ABOUT THIS TASK: Print the line where "Spinach & Mushroom Filling" occurs and every line that follows it in the data below, ending with the last line, precisely as written.

[RECORD EXTRACTS Boundary: Start]

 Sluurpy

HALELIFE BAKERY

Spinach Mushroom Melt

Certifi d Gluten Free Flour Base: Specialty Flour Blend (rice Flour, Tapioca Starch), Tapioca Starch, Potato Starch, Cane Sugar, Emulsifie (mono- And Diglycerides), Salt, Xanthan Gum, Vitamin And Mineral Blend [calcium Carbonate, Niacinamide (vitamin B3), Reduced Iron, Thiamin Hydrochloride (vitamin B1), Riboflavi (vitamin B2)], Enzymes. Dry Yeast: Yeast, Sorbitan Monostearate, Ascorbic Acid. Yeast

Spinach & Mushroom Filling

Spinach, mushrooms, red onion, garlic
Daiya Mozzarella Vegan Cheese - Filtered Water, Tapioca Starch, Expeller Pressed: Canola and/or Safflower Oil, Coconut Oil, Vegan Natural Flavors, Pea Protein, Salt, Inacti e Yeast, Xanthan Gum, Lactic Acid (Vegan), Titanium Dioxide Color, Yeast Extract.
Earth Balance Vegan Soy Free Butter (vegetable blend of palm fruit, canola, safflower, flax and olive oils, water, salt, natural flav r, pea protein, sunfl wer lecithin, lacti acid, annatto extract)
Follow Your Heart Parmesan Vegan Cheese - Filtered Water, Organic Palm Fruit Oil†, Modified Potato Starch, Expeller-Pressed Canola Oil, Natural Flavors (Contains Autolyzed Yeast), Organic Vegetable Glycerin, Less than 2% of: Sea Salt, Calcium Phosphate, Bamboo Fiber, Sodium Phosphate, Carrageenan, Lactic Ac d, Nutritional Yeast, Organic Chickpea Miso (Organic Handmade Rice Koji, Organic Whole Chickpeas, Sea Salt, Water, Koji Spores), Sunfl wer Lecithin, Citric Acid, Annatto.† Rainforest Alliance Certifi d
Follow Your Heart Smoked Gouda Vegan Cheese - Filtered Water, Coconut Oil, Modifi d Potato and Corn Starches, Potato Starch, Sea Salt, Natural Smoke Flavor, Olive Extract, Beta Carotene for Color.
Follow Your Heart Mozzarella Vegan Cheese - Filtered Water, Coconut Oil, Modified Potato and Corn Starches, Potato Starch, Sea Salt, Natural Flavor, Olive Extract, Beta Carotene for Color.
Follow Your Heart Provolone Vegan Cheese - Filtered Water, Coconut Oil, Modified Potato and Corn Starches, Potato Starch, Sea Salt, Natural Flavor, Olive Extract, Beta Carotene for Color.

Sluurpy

[RECORD EXTRACTS Boundary: End]

EXPECTED OUTPUT:
Spinach & Mushroom Filling

Spinach, mushrooms, red onion, garlic
Daiya Mozzarella Vegan Cheese - Filtered Water, Tapioca Starch, Expeller Pressed: Canola and/or Safflower Oil, Coconut Oil, Vegan Natural Flavors, Pea Protein, Salt, Inacti e Yeast, Xanthan Gum, Lactic Acid (Vegan), Titanium Dioxide Color, Yeast Extract.
Earth Balance Vegan Soy Free Butter (vegetable blend of palm fruit, canola, safflower, flax and olive oils, water, salt, natural flav r, pea protein, sunfl wer lecithin, lacti acid, annatto extract)
Follow Your Heart Parmesan Vegan Cheese - Filtered Water, Organic Palm Fruit Oil†, Modified Potato Starch, Expeller-Pressed Canola Oil, Natural Flavors (Contains Autolyzed Yeast), Organic Vegetable Glycerin, Less than 2% of: Sea Salt, Calcium Phosphate, Bamboo Fiber, Sodium Phosphate, Carrageenan, Lactic Ac d, Nutritional Yeast, Organic Chickpea Miso (Organic Handmade Rice Koji, Organic Whole Chickpeas, Sea Salt, Water, Koji Spores), Sunfl wer Lecithin, Citric Acid, Annatto.† Rainforest Alliance Certifi d
Follow Your Heart Smoked Gouda Vegan Cheese - Filtered Water, Coconut Oil, Modifi d Potato and Corn Starches, Potato Starch, Sea Salt, Natural Smoke Flavor, Olive Extract, Beta Carotene for Color.
Follow Your Heart Mozzarella Vegan Cheese - Filtered Water, Coconut Oil, Modified Potato and Corn Starches, Potato Starch, Sea Salt, Natural Flavor, Olive Extract, Beta Carotene for Color.
Follow Your Heart Provolone Vegan Cheese - Filtered Water, Coconut Oil, Modified Potato and Corn Starches, Potato Starch, Sea Salt, Natural Flavor, Olive Extract, Beta Carotene for Color.

Sluurpy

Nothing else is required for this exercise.